> _What is required_
Print the lines below word for word, beginning with the first and ending with the line that holds "common name: red deer", and skip every picture.

> _Given records_

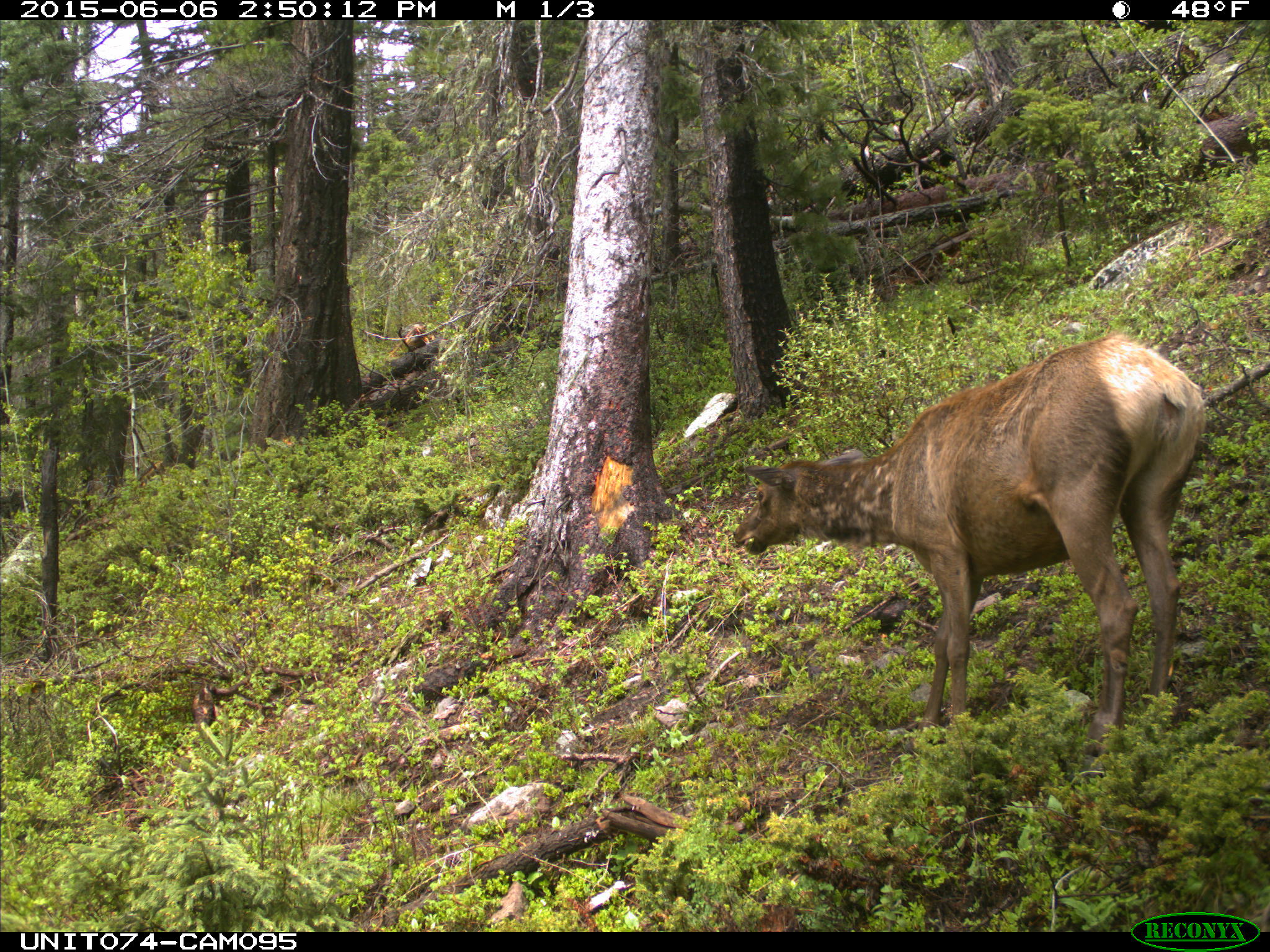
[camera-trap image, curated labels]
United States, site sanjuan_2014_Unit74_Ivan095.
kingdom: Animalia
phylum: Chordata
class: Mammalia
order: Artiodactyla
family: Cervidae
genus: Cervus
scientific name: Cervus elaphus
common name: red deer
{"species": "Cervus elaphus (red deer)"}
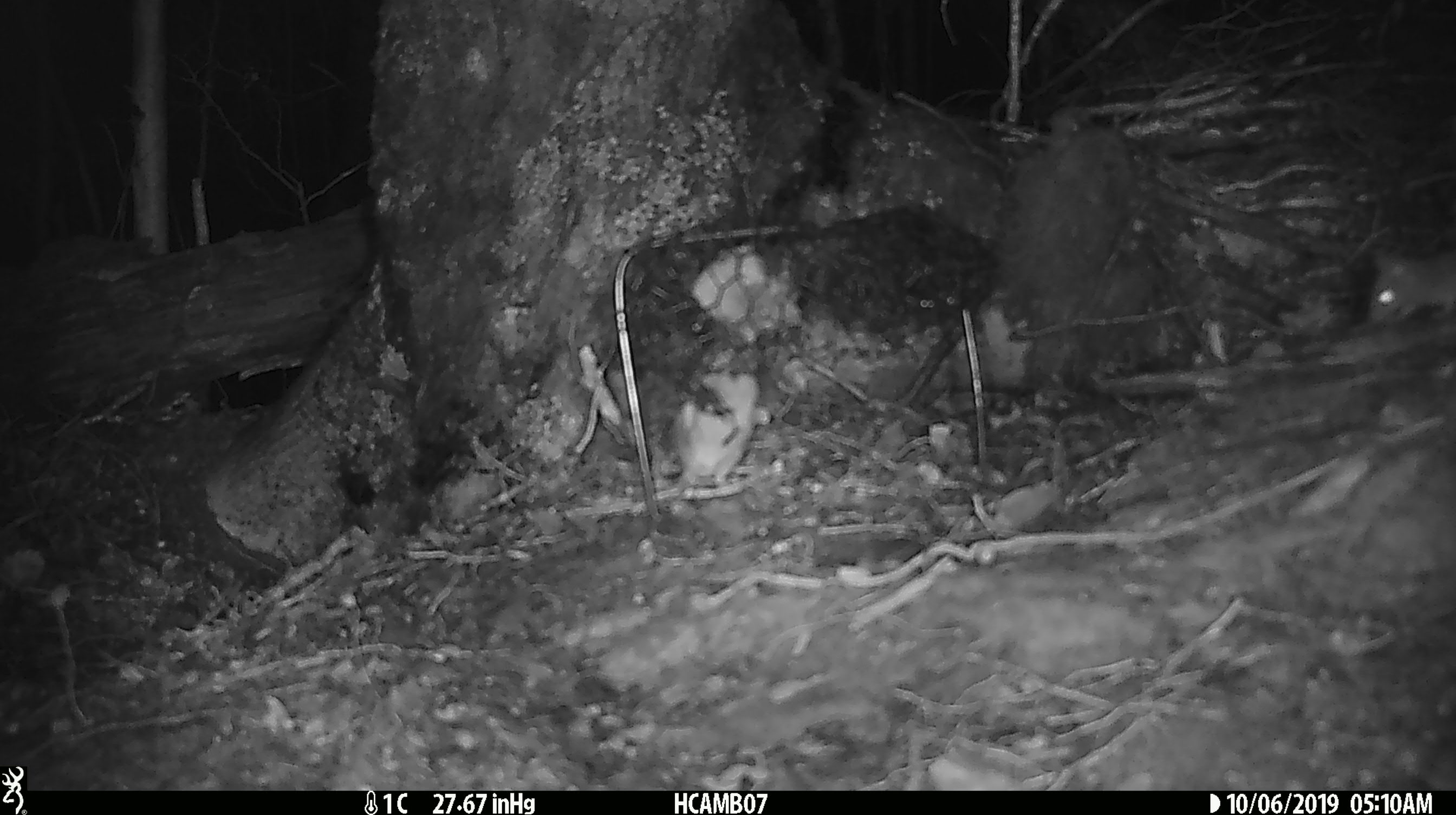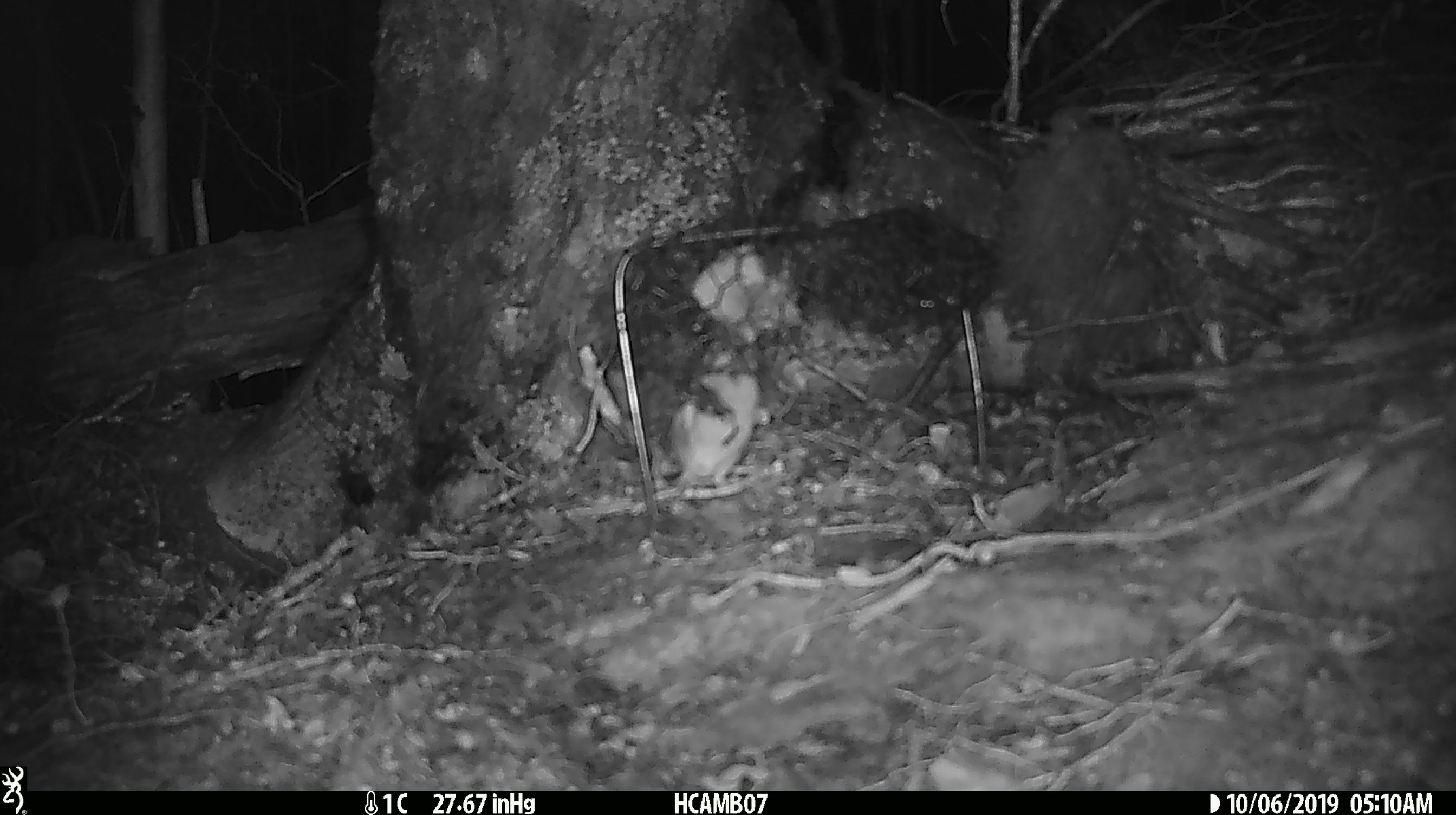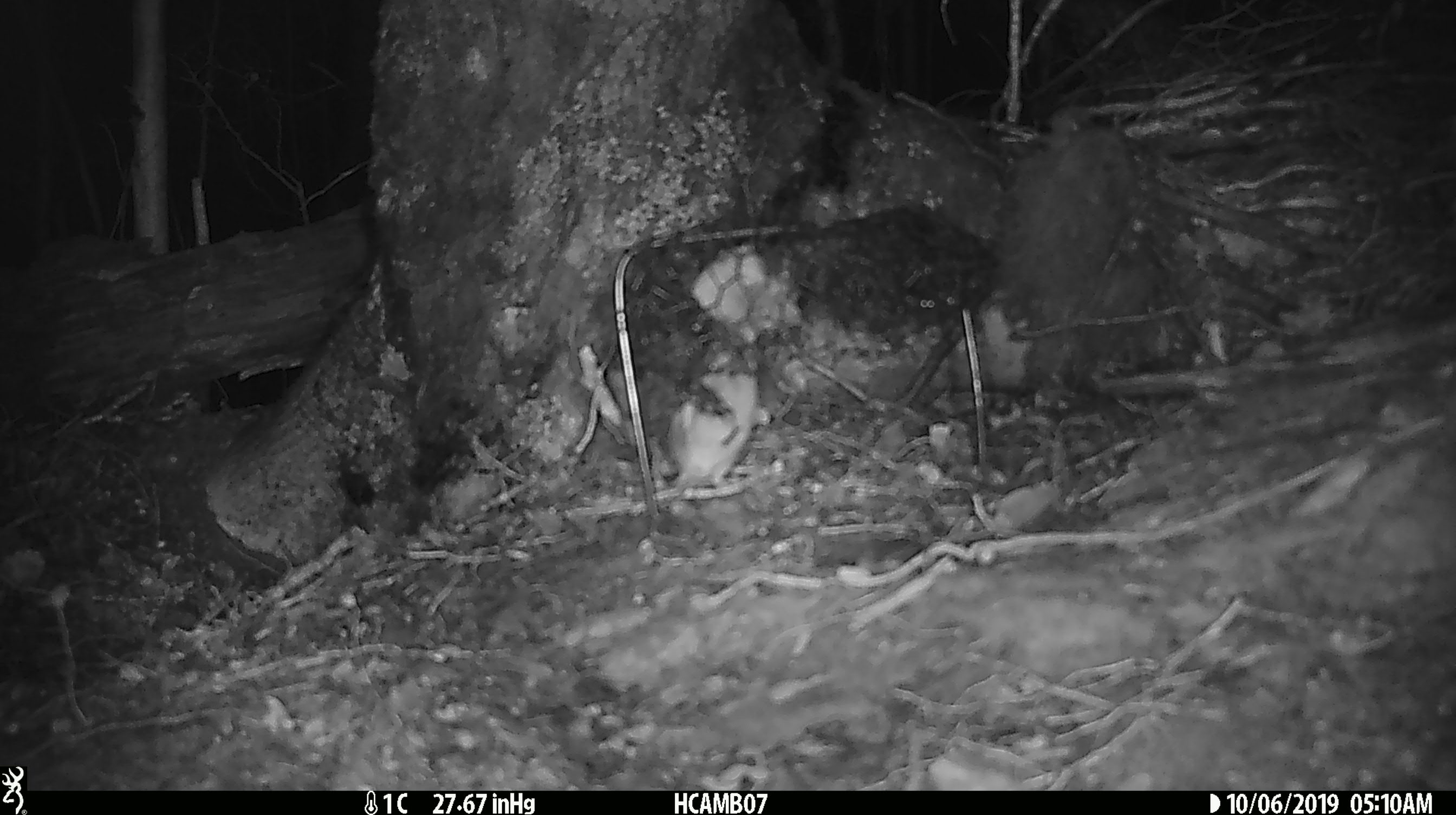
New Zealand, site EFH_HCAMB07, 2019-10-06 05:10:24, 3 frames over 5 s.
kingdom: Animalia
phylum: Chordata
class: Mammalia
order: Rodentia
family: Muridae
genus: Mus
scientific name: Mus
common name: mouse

> _Exercise output_
[camera-trap image, curated labels]
United States, site sanjuan_2014_Unit74_Ivan095.
kingdom: Animalia
phylum: Chordata
class: Mammalia
order: Artiodactyla
family: Cervidae
genus: Cervus
scientific name: Cervus elaphus
common name: red deer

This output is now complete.